Vestergaard Peter, Rejnmark Lars, Mosekilde Leif
Department of Endocrinology and Metabolism C, Aarhus University Hospital, Aarhus University, Aarhus, Denmark.
Calcif Tissue Int. 2008 Jan;82(1):34-43. doi: 10.1007/s00223-007-9095-0. Epub 2008 Jan 4.
To study the risk of fractures associated with anxiolytics, sedatives, and hypnotics, we conducted a case-control study. Cases were all subjects with any fracture during the year 2000 (n = 124,655). For each case, three controls (n = 373,962) matched on age and gender were randomly drawn from the background population. The exposure was use of any anxiolytic, sedative, or hypnotics. Adjustments were made for a number of potential confounders. Most anxiolytics, sedatives, and hypnotics were associated with a limited increase in the risk of fractures. There was a dose-response relationship, and drugs with a half-life longer than 24 h were associated with a trend toward a higher relative risk of fractures than drugs with a shorter half-life. Both current use (last use <1 year ago) and past use (last use more than one year ago) were associated with an increased risk of fractures. We conclude that anxiolytics, sedatives, and hypnotics are associated with a limited increase in the risk of fractures. For most drugs a dose-response relationship was present, and drugs with a half-life >24 h tended to be associated with a higher risk of fractures than drugs with a shorter half-life. This points to a dose-dependent risk of, for example, falls leading to fractures. However, the increased risk of fractures with past use may suggest an effect of the condition for which the drug was prescribed rather than the drug per se (confounding by indication).
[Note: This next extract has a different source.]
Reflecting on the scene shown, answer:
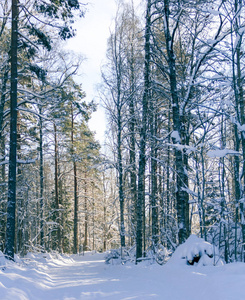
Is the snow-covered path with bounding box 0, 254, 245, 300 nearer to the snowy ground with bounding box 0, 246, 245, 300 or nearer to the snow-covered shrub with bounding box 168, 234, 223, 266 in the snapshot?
the snowy ground with bounding box 0, 246, 245, 300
为研究抗焦虑药、镇静药和催眠药与骨折风险之间的关系,我们开展了一项病例对照研究。病例为2000年期间发生任何骨折的所有受试者(n = 124,655)。对于每例病例,从背景人群中随机抽取三名年龄和性别相匹配的对照(n = 373,962)。暴露因素为使用任何抗焦虑药、镇静药或催眠药。对一些潜在混杂因素进行了调整。大多数抗焦虑药、镇静药和催眠药与骨折风险的有限增加相关。存在剂量反应关系,半衰期超过24小时的药物比半衰期较短的药物有骨折相对风险更高的趋势。当前使用(最后一次使用<1年前)和过去使用(最后一次使用超过1年前)均与骨折风险增加相关。我们得出结论,抗焦虑药、镇静药和催眠药与骨折风险的有限增加相关。对于大多数药物存在剂量反应关系,半衰期>24小时的药物比半衰期较短的药物往往骨折风险更高。这表明例如跌倒导致骨折存在剂量依赖性风险。然而,过去使用导致骨折风险增加可能提示是所开药治疗的疾病的影响而非药物本身的影响(指征性混杂)。